§ SOURCE MATERIAL:
══════════════════════════════

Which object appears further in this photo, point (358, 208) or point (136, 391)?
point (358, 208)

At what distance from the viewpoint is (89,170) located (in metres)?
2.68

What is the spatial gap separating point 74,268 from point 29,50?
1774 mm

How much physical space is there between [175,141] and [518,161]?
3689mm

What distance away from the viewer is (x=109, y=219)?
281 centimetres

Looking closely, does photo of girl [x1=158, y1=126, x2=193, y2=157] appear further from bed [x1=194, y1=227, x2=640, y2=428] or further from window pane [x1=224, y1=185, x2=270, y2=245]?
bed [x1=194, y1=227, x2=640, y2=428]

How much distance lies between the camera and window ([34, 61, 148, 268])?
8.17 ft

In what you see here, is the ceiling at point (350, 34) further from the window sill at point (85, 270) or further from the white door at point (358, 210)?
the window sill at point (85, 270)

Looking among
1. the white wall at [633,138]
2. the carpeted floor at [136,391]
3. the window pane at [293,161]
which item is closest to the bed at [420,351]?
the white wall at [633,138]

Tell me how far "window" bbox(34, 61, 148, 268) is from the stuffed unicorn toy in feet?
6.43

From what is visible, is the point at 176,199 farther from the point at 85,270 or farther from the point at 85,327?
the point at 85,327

══════════════════════════════

§ GOAL: Copy out the lines word for word, from the line containing "What is the" up to and including the last line.

§ ANSWER BELOW:
What is the spatial gap separating point 74,268 from point 29,50?
1774 mm

How much physical space is there between [175,141] and [518,161]?
3689mm

What distance away from the viewer is (x=109, y=219)?
281 centimetres

Looking closely, does photo of girl [x1=158, y1=126, x2=193, y2=157] appear further from bed [x1=194, y1=227, x2=640, y2=428] or further from window pane [x1=224, y1=185, x2=270, y2=245]?
bed [x1=194, y1=227, x2=640, y2=428]

How much distance lies between the camera and window ([34, 61, 148, 268])?
8.17 ft

In what you see here, is the ceiling at point (350, 34) further from the window sill at point (85, 270) or further from the white door at point (358, 210)?
the window sill at point (85, 270)

Looking among
1. the white wall at [633,138]
2. the carpeted floor at [136,391]
3. the window pane at [293,161]
which item is closest to the bed at [420,351]?
the white wall at [633,138]

Tell me how far "window" bbox(34, 61, 148, 268) is from the stuffed unicorn toy in feet?
6.43

From what is visible, is the point at 176,199 farther from the point at 85,270 or farther from the point at 85,327?
the point at 85,327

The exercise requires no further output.